Marc 12, 13

On envoya à Jésus des pharisiens et des partisans d’Hérode pour lui tendre un piège en le faisant parler,

On envoya à Jésus des pharisiens et des partisans d’Hérode pour lui tendre un piège en le faisant parler,
Louis-Claude Fillion
Quoique éconduits honteusement, et quoique incapables d’en venir sur l’heure aux voies de fait à l’égard de leur ennemi, les Sanhédristes essaient pourtant encore, par des questions captieuses, d’amoindrir son autorité devant le peuple.

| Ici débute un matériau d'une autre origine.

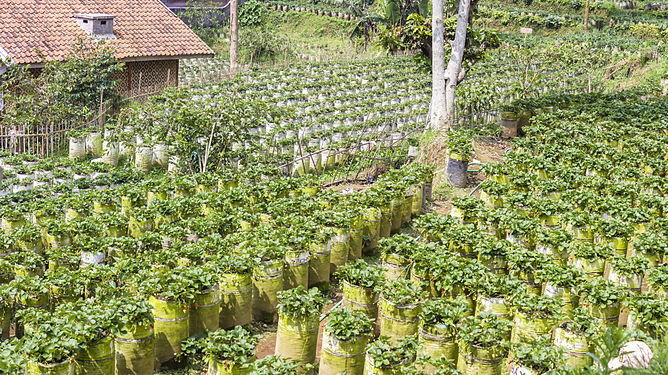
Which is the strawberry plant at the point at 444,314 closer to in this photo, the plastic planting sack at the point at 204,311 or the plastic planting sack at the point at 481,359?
the plastic planting sack at the point at 481,359

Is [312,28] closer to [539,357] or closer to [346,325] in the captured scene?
[346,325]

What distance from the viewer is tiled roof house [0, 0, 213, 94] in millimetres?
18578

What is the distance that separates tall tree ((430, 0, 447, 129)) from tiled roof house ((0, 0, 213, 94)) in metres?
9.08

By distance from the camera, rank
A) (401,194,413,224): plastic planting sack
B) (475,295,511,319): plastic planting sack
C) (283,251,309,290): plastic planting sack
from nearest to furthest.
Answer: (475,295,511,319): plastic planting sack < (283,251,309,290): plastic planting sack < (401,194,413,224): plastic planting sack

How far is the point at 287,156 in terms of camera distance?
1357 cm

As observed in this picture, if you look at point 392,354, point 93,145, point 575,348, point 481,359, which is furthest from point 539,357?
point 93,145

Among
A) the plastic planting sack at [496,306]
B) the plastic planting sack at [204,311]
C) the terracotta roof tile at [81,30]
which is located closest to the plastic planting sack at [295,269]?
the plastic planting sack at [204,311]

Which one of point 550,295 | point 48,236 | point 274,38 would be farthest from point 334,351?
point 274,38

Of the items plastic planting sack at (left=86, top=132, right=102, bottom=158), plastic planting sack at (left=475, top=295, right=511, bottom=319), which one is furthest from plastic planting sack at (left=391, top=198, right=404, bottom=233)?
plastic planting sack at (left=86, top=132, right=102, bottom=158)

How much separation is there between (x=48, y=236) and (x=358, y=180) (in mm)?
5957

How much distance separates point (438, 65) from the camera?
51.0 feet

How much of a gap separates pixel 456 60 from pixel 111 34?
1127cm

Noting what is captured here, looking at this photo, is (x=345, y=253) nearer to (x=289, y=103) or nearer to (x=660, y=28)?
(x=289, y=103)

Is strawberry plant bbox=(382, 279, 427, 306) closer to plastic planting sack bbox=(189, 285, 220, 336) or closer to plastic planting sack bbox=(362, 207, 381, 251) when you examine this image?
plastic planting sack bbox=(189, 285, 220, 336)
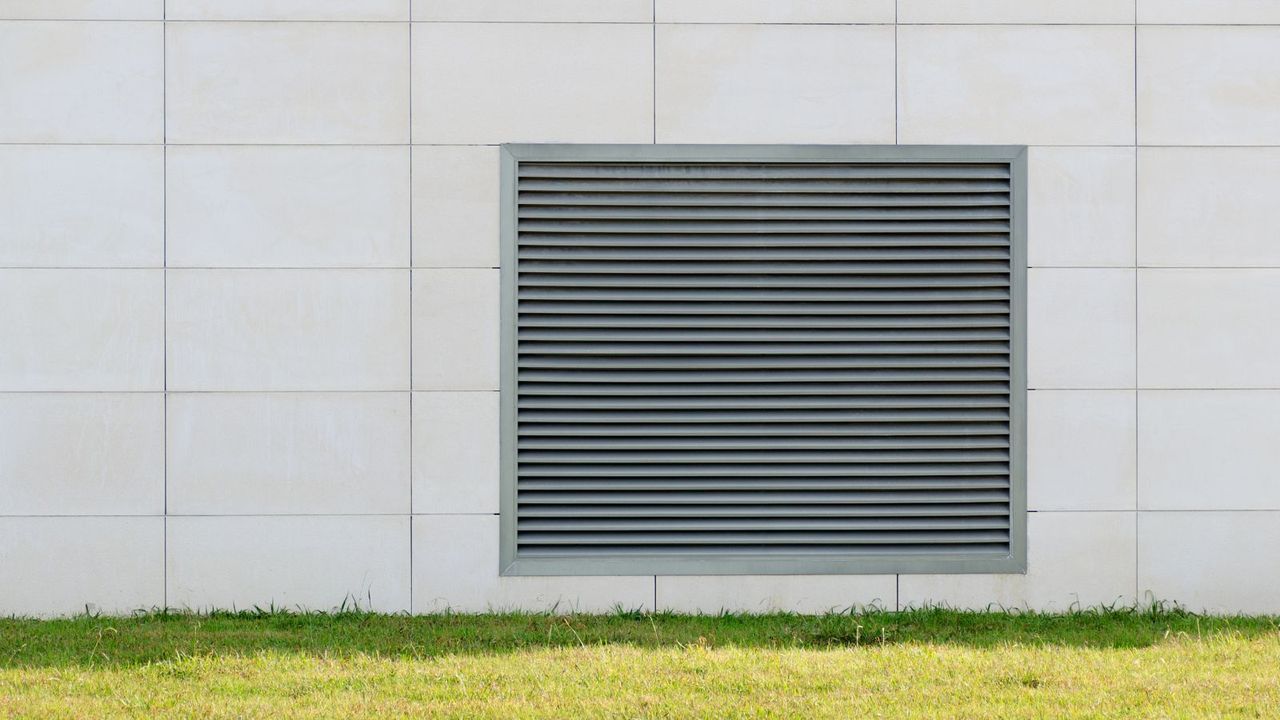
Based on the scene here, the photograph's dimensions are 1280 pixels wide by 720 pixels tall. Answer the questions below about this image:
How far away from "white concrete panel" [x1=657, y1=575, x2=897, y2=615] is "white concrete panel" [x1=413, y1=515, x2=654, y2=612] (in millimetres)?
566

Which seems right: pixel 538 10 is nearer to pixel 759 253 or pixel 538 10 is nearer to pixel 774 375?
pixel 759 253

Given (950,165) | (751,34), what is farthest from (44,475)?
(950,165)

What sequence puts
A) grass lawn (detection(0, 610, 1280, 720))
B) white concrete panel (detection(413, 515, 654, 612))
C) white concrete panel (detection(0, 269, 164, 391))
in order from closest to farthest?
grass lawn (detection(0, 610, 1280, 720))
white concrete panel (detection(0, 269, 164, 391))
white concrete panel (detection(413, 515, 654, 612))

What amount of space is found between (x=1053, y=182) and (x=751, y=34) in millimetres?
1951

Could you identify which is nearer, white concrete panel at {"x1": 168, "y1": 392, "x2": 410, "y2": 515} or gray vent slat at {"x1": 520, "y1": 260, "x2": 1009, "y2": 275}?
white concrete panel at {"x1": 168, "y1": 392, "x2": 410, "y2": 515}

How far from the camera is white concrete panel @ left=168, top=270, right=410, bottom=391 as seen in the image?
7.27m

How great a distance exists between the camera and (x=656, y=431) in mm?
7418

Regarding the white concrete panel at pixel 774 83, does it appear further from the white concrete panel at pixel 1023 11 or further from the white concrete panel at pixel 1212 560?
the white concrete panel at pixel 1212 560

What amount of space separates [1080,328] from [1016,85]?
1.46 meters

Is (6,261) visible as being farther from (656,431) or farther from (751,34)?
(751,34)

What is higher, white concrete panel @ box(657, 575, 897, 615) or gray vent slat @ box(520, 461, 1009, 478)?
gray vent slat @ box(520, 461, 1009, 478)

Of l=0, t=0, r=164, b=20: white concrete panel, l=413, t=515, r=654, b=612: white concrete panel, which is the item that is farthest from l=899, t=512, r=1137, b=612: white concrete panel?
l=0, t=0, r=164, b=20: white concrete panel

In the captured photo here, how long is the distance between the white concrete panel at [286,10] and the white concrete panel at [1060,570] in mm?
→ 4434

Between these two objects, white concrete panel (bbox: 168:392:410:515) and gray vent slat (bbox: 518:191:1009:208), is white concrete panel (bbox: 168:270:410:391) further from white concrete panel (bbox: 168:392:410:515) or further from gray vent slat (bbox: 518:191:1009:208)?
gray vent slat (bbox: 518:191:1009:208)
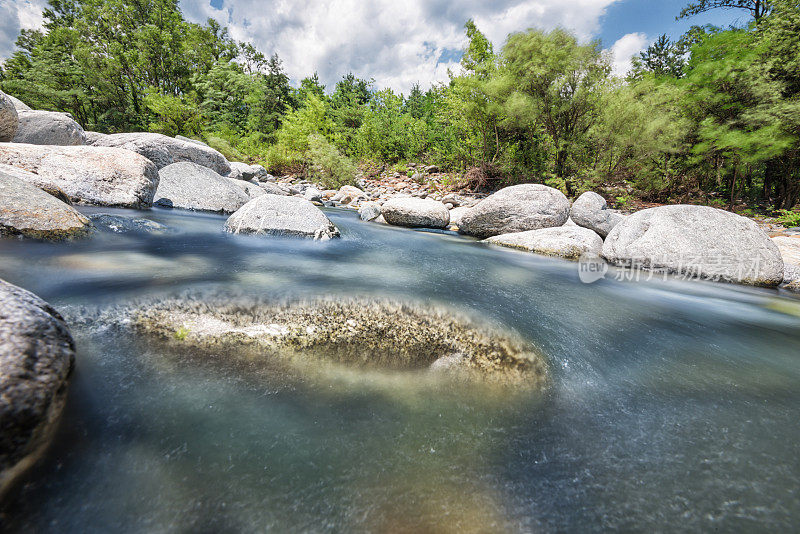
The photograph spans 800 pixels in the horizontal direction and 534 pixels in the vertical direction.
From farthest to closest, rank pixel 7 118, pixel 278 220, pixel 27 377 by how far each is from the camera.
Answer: pixel 7 118, pixel 278 220, pixel 27 377

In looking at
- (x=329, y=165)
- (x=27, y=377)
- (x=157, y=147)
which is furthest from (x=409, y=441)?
(x=329, y=165)

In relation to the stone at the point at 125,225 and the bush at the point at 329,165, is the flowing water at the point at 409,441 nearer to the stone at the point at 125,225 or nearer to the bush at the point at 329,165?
the stone at the point at 125,225

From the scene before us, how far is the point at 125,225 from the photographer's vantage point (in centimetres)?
450

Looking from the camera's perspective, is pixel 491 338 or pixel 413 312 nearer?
pixel 491 338

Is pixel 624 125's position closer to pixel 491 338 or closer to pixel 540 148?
pixel 540 148

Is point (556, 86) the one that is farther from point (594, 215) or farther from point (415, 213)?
point (415, 213)

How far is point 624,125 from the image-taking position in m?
10.9

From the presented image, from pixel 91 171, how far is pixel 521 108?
1308 centimetres

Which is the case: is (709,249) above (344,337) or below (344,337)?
above

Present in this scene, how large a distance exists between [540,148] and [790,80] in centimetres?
749

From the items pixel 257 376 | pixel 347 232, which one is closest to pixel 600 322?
pixel 257 376

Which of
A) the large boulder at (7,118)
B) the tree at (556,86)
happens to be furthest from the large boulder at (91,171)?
the tree at (556,86)

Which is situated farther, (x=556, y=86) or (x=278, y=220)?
(x=556, y=86)

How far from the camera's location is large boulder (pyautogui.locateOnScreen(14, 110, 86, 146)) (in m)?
6.68
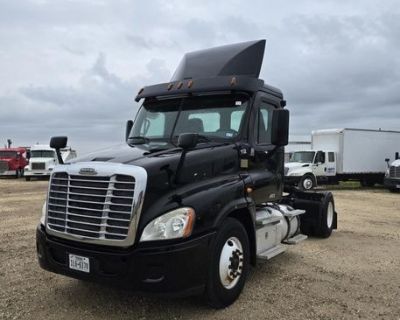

Ne pouvant plus se présenter en personne après les scènes humiliantes que nous venons de lire, ils se font remplacer par une députation, composée de Pharisiens choisis parmi leurs disciples (cf. Matth. 22, 16) et d’un certain nombre d’Hérodiens. Voyez sur ces derniers la note de Marc 3, 6, et l’Évangile selon S. Matthieu, Matth. 22, 15. — Pour l’attraper… ; dans le grec, une expression qui fait image, car elle signifie littéralement : « afin qu’ils lui fissent la chasse » [482]. S. Matthieu emploie une figure analogue (« le surprendre ».
Saint Bède le Vénérable
Les princes des prêtres cherchaient à se saisir de Jésus, mais ils craignaient le peuple; ce qu'ils n'osent donc faire par eux-mêmes, il essaient de le mettre à exécution par l'intermédiaire du pouvoir séculier, pour se décharger de la responsabilité de sa mort. «Et ils lui envoyèrent quelques-uns des pharisiens et des hérodiens».